Hi all,
I am looking to automate the standardizing and cleansing process of removing client specific data in data sets. Currently I am thinking the best way to do this is to assign each column a category and replace all columns with a value in a pre-made database for that category.
For example, I would have a Template (see attached), where the user would input column headers and select the type of data that column represents. We would then use Alteryx to randomize the data based off the database values. For example, a Company category would replace previous values with random Companies (eg Company 1, 2 or 3)
However, I am having trouble actually implementing this. Does anyone have any ideas?
Solved! Go to Solution.
@jason5333
Let me clarify this is what you want.
Some columns will be specified, one or more, such as
Client |
Document Number |
Fiscal Year |
Item |
Purchasing Doc. |
then the data in these columns will be randomized with some preset values?

• **Given problem**: In the Alteryx thread above, turn the paragraph beginning "For example, I would have a Template" into a short bulleted list that keeps its main facts.

• **Record extracts**:
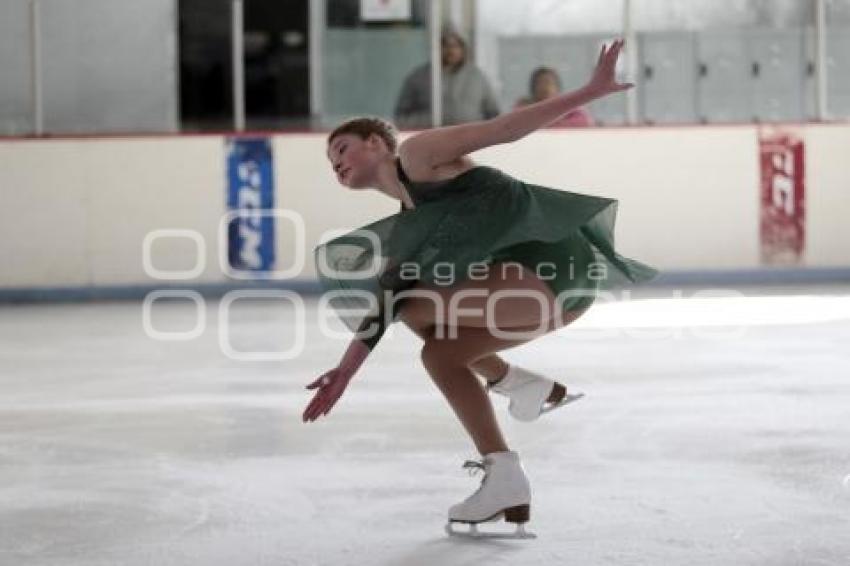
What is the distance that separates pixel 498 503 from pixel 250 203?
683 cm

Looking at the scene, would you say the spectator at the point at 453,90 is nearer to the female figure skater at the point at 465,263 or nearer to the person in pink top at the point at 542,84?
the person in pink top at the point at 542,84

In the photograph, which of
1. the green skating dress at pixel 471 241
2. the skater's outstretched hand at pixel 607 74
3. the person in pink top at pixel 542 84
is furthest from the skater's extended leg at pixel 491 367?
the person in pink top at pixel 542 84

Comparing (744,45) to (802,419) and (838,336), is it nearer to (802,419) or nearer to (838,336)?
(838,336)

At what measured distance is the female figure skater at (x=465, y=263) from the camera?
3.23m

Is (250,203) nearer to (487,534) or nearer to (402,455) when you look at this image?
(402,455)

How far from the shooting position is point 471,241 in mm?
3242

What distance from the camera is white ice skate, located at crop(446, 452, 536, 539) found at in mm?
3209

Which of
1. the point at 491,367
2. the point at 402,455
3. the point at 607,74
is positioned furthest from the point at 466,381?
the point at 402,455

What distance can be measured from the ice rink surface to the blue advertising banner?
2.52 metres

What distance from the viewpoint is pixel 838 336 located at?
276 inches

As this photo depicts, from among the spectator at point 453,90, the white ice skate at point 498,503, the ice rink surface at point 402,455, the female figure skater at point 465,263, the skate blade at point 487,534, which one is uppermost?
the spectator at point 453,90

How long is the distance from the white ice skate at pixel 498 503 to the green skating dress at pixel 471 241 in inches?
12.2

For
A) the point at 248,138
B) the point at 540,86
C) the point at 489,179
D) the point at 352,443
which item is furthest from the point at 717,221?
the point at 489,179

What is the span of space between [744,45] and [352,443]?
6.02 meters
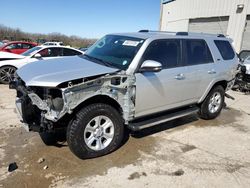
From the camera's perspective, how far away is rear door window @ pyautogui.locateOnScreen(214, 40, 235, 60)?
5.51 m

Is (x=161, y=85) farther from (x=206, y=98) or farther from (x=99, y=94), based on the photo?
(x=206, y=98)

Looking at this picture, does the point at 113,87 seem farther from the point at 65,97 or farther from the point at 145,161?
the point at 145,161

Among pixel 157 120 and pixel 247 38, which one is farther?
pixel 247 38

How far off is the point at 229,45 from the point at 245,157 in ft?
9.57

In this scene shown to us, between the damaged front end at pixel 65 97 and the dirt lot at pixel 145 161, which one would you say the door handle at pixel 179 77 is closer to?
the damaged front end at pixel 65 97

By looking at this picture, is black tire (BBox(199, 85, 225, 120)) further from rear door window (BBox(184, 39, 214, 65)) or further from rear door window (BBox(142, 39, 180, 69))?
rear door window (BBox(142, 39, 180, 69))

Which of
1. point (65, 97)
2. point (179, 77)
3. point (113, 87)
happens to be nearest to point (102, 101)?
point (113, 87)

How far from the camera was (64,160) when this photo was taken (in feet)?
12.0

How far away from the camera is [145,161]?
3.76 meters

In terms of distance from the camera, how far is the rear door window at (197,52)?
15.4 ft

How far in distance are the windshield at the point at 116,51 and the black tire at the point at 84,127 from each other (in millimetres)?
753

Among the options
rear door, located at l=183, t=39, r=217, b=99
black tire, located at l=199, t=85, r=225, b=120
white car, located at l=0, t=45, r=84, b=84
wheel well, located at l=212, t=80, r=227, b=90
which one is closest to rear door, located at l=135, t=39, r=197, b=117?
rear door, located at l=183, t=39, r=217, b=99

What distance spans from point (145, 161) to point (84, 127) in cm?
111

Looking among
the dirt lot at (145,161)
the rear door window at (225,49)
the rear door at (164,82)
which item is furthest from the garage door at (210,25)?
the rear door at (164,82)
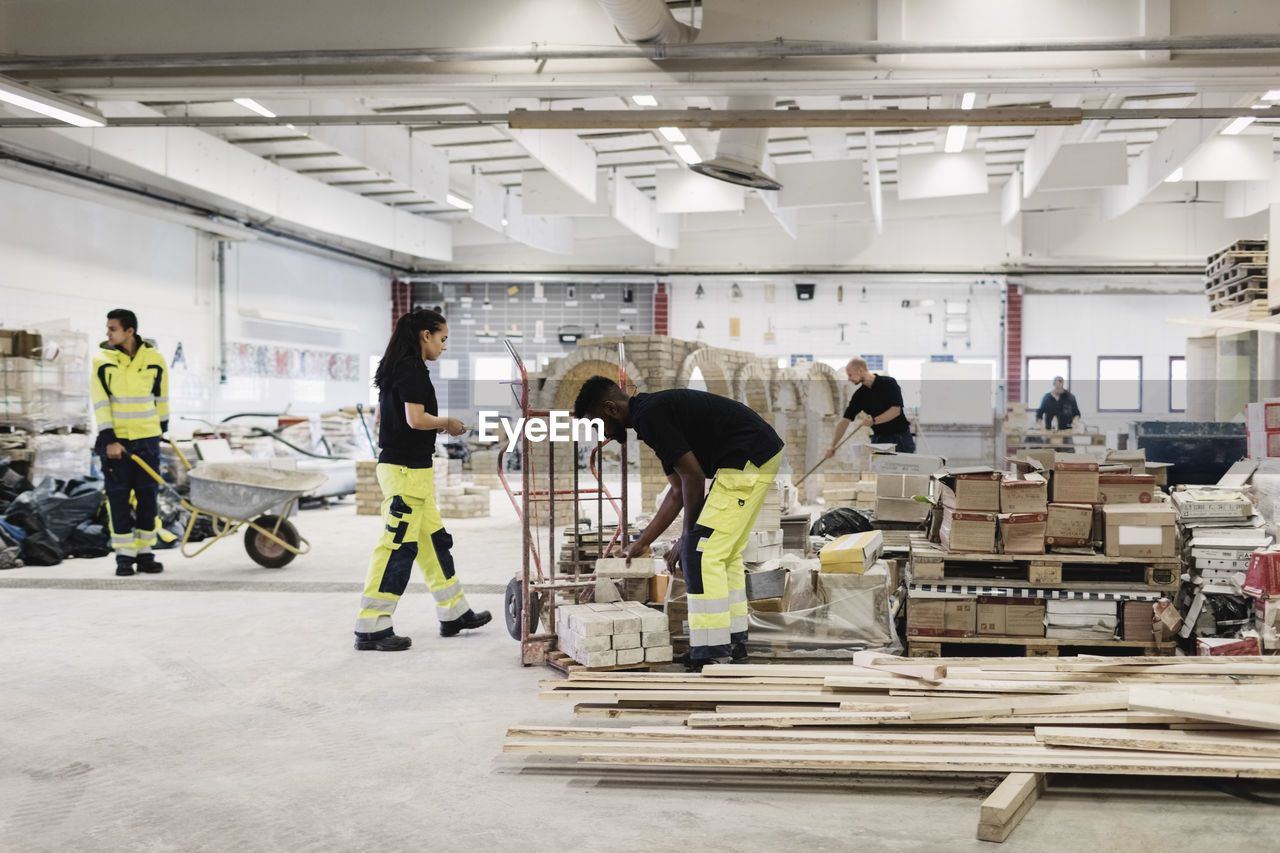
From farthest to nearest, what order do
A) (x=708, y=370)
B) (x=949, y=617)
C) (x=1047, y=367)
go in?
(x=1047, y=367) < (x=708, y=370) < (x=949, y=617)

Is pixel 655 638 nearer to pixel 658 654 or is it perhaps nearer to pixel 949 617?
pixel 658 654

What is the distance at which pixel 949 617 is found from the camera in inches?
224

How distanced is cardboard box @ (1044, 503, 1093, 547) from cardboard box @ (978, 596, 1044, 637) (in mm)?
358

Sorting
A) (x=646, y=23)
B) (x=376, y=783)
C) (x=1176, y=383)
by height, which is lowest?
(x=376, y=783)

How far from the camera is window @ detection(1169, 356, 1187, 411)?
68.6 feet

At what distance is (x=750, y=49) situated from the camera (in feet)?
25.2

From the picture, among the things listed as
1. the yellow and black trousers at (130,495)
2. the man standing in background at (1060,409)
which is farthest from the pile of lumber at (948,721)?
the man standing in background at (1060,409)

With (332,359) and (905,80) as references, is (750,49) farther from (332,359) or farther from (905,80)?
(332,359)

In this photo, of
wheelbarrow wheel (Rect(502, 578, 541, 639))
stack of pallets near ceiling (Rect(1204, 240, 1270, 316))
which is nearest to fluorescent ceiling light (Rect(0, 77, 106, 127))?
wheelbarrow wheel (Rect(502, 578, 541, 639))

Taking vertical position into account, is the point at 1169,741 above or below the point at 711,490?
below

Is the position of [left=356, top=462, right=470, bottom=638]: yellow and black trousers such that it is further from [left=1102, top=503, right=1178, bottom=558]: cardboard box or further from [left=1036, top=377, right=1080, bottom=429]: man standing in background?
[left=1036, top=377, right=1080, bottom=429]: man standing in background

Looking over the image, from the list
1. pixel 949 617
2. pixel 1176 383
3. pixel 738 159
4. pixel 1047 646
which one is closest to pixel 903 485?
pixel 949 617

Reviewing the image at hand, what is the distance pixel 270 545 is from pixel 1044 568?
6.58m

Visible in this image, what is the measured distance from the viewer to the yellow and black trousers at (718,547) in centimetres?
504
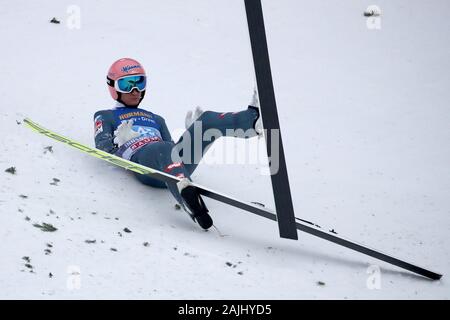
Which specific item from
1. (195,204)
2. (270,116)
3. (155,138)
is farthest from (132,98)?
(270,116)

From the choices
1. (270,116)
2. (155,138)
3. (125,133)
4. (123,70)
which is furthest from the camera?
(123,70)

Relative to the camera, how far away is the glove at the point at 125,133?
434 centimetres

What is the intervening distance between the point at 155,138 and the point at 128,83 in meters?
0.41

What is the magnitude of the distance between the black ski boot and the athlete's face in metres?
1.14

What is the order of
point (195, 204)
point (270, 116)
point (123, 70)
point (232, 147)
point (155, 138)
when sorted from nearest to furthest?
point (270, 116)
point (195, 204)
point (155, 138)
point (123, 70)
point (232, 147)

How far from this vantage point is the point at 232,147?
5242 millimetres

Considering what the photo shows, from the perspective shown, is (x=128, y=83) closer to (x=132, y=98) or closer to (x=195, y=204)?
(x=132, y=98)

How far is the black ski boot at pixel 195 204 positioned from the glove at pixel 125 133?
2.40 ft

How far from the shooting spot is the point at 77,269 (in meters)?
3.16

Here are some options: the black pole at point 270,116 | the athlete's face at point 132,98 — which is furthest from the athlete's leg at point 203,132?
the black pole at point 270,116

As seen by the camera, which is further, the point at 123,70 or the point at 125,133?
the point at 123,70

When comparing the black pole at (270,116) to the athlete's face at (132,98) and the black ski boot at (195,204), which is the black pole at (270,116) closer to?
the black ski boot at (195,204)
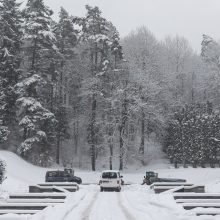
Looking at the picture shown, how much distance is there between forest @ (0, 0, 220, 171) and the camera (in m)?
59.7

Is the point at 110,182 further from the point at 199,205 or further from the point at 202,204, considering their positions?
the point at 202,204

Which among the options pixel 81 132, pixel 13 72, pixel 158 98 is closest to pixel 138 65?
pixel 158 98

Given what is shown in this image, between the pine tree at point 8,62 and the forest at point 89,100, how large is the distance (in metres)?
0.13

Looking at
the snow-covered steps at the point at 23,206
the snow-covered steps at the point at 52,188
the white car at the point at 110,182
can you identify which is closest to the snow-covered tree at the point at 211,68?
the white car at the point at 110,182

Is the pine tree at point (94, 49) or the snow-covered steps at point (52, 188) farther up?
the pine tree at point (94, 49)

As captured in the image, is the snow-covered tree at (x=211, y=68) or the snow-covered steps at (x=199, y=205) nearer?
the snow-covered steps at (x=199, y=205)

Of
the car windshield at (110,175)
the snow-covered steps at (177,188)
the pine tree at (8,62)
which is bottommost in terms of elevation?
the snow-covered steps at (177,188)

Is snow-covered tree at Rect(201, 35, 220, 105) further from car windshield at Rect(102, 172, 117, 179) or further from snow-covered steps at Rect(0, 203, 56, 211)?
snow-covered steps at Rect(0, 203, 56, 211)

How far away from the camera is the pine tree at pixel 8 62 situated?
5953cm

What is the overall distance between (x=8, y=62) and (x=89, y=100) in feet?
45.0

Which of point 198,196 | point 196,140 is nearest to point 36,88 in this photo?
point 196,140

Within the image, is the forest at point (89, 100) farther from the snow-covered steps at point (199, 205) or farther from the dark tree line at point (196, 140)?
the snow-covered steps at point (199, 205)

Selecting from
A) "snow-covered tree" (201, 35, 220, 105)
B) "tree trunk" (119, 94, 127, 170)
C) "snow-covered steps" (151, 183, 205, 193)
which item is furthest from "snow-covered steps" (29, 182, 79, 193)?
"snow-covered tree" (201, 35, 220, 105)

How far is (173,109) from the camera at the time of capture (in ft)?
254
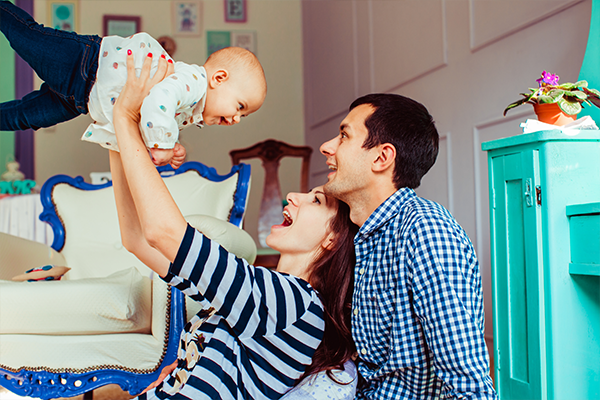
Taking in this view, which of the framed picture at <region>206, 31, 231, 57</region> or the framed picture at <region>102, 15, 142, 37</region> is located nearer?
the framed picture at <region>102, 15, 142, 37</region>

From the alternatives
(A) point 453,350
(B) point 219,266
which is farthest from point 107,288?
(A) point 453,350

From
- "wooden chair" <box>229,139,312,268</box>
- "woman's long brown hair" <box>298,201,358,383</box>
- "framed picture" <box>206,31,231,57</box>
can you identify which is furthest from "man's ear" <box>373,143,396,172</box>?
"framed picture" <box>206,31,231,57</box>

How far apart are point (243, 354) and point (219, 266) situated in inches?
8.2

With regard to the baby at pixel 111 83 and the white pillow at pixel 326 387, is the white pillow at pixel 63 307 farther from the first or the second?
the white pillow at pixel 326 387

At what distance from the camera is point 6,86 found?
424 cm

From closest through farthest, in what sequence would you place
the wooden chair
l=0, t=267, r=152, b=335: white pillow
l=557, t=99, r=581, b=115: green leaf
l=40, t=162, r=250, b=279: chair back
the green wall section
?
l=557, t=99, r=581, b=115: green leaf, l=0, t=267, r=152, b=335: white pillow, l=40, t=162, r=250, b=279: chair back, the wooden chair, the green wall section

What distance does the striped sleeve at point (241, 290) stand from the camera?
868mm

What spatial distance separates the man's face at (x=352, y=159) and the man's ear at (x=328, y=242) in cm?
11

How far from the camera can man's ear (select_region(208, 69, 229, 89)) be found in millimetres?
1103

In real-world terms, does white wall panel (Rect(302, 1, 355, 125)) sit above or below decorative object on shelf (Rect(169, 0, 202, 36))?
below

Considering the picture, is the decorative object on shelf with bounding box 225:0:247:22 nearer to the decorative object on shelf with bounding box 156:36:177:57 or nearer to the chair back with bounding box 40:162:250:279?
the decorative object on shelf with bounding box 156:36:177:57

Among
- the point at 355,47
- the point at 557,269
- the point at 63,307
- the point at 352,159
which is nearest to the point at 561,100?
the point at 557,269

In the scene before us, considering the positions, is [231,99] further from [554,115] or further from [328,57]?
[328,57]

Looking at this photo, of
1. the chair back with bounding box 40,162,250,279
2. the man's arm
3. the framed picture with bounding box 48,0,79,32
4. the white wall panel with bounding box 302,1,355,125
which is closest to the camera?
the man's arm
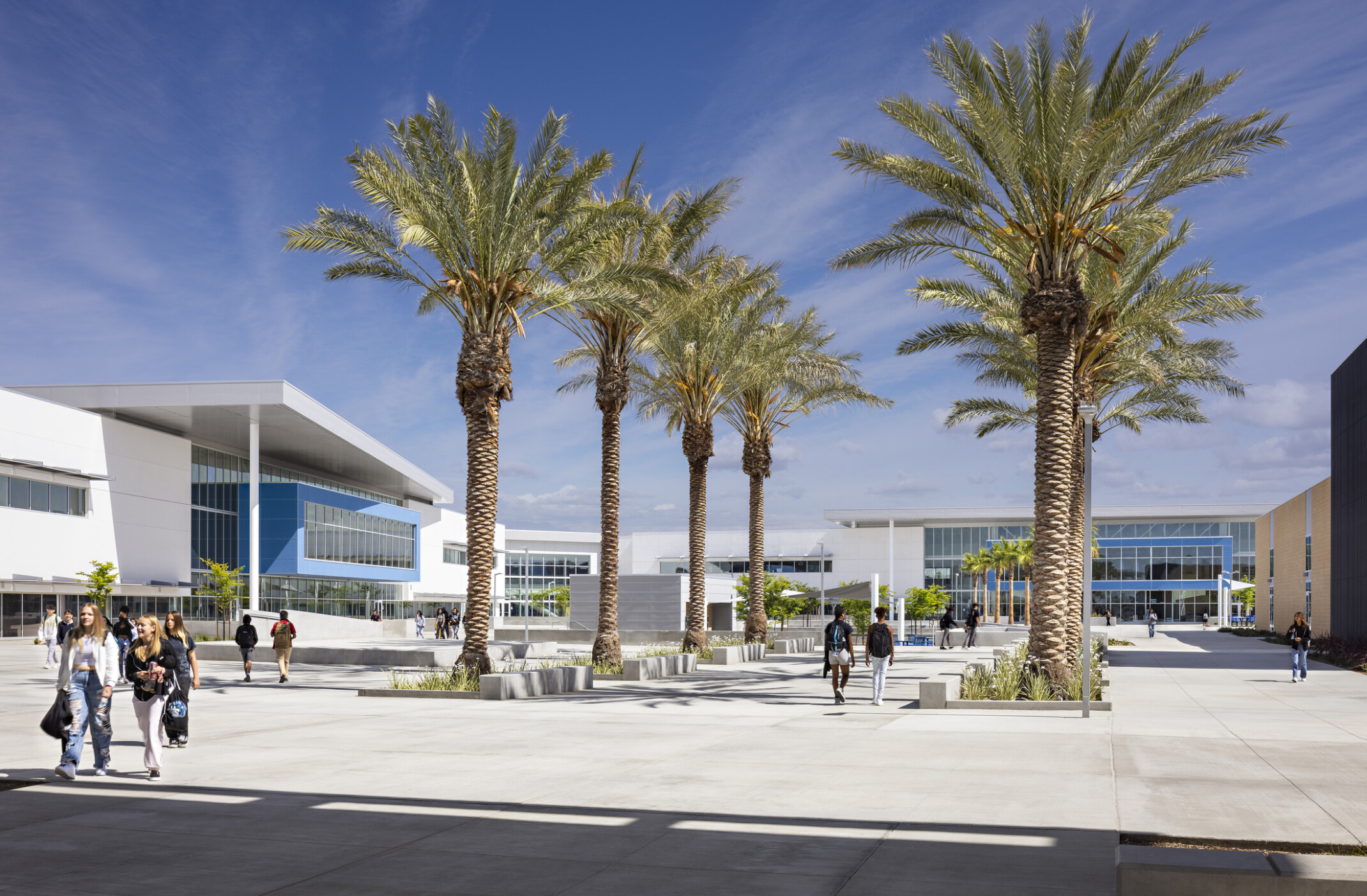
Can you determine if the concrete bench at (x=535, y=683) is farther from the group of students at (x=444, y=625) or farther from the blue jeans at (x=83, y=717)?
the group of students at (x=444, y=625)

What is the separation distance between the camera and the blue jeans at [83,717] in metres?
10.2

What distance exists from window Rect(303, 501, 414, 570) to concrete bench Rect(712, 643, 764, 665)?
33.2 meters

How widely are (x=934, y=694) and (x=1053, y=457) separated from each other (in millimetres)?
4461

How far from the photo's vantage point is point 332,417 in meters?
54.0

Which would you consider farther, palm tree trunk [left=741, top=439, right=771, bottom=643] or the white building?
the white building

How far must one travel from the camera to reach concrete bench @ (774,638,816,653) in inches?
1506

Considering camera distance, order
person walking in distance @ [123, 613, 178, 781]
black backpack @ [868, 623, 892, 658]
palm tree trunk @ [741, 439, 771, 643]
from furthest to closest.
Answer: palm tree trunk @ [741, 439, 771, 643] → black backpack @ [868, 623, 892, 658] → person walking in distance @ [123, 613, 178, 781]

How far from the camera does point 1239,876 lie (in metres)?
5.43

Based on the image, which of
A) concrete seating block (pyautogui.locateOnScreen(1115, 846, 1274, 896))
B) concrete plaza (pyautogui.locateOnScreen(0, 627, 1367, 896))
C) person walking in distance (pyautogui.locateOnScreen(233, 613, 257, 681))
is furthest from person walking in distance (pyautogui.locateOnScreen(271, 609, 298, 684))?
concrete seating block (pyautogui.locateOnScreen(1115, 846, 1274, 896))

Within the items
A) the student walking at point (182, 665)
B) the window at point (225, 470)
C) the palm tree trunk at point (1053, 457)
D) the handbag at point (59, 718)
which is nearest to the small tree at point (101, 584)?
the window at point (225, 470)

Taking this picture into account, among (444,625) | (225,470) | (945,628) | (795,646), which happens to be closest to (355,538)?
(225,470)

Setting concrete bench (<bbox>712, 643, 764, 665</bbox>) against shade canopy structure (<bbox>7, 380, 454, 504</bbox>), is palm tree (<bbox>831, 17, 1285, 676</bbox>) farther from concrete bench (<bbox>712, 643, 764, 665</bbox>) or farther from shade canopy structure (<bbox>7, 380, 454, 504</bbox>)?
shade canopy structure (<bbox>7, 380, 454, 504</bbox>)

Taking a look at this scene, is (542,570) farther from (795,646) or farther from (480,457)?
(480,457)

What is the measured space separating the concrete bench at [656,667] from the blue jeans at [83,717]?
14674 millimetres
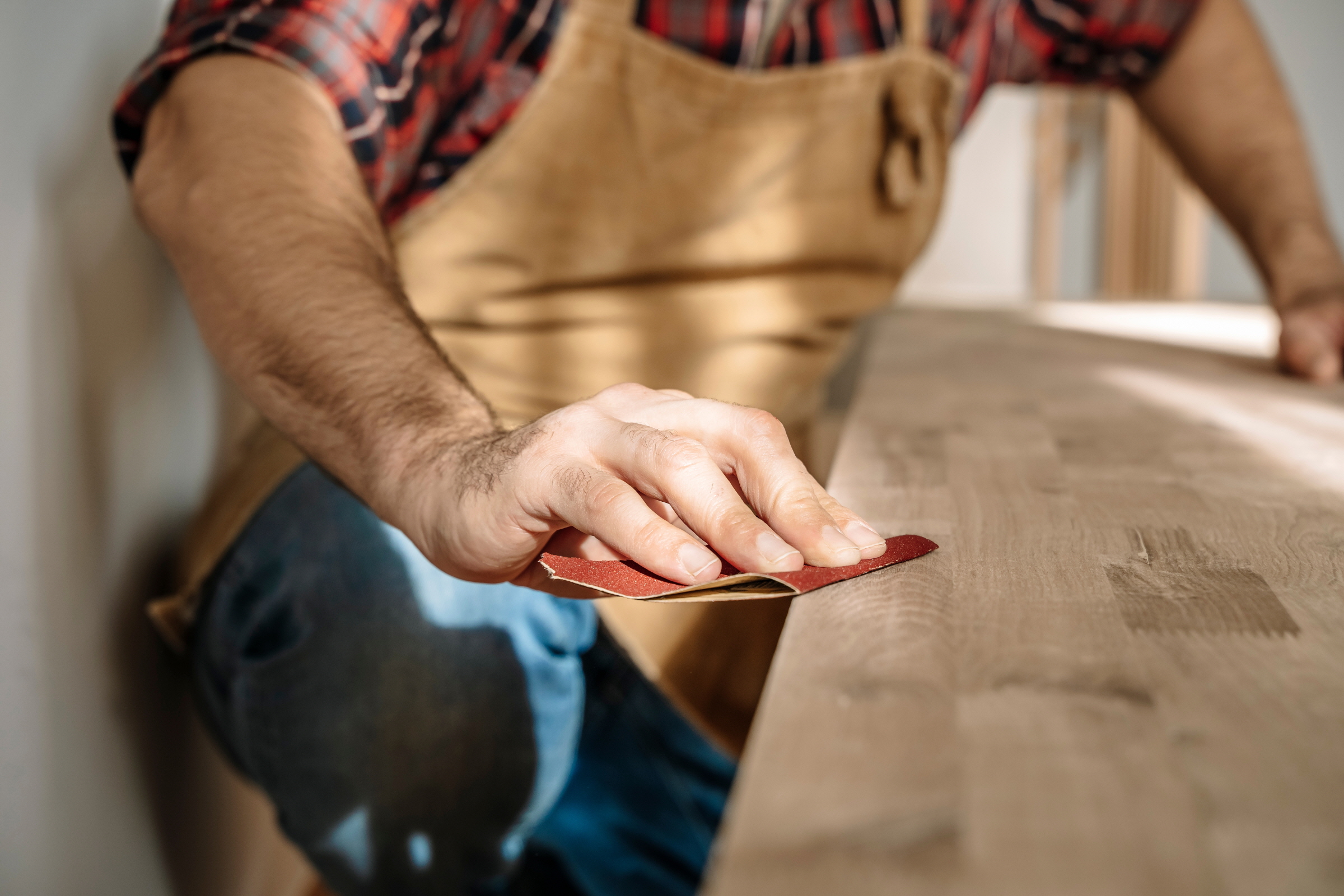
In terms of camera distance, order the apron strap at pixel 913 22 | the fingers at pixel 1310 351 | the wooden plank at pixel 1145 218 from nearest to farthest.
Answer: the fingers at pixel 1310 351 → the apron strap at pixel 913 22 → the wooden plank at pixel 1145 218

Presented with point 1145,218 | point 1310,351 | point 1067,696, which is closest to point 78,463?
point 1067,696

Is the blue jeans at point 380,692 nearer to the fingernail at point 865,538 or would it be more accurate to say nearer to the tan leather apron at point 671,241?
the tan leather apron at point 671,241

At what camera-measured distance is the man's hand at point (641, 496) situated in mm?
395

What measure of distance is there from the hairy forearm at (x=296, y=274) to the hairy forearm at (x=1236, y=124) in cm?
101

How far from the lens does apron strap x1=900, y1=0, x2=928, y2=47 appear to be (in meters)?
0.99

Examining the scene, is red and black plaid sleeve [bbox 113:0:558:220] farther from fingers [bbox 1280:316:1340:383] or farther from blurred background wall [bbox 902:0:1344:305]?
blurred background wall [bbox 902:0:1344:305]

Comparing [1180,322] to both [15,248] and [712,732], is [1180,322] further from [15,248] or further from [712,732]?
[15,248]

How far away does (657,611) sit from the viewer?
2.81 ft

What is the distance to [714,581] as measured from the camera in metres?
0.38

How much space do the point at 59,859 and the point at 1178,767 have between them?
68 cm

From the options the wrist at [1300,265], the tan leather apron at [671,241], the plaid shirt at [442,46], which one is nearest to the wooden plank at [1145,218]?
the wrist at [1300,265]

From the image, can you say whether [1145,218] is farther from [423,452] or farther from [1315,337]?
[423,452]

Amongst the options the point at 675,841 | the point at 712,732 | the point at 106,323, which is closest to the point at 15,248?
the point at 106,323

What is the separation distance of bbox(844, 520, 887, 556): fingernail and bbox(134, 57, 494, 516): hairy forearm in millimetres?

• **Problem solution**:
- An attached template would let the user enter column headers and choose the type of data each column holds.
- Alteryx would then randomize each column's data using values from the database for that type.
- For example, the Company category would swap the original values for random companies, such as Company 1, 2 or 3.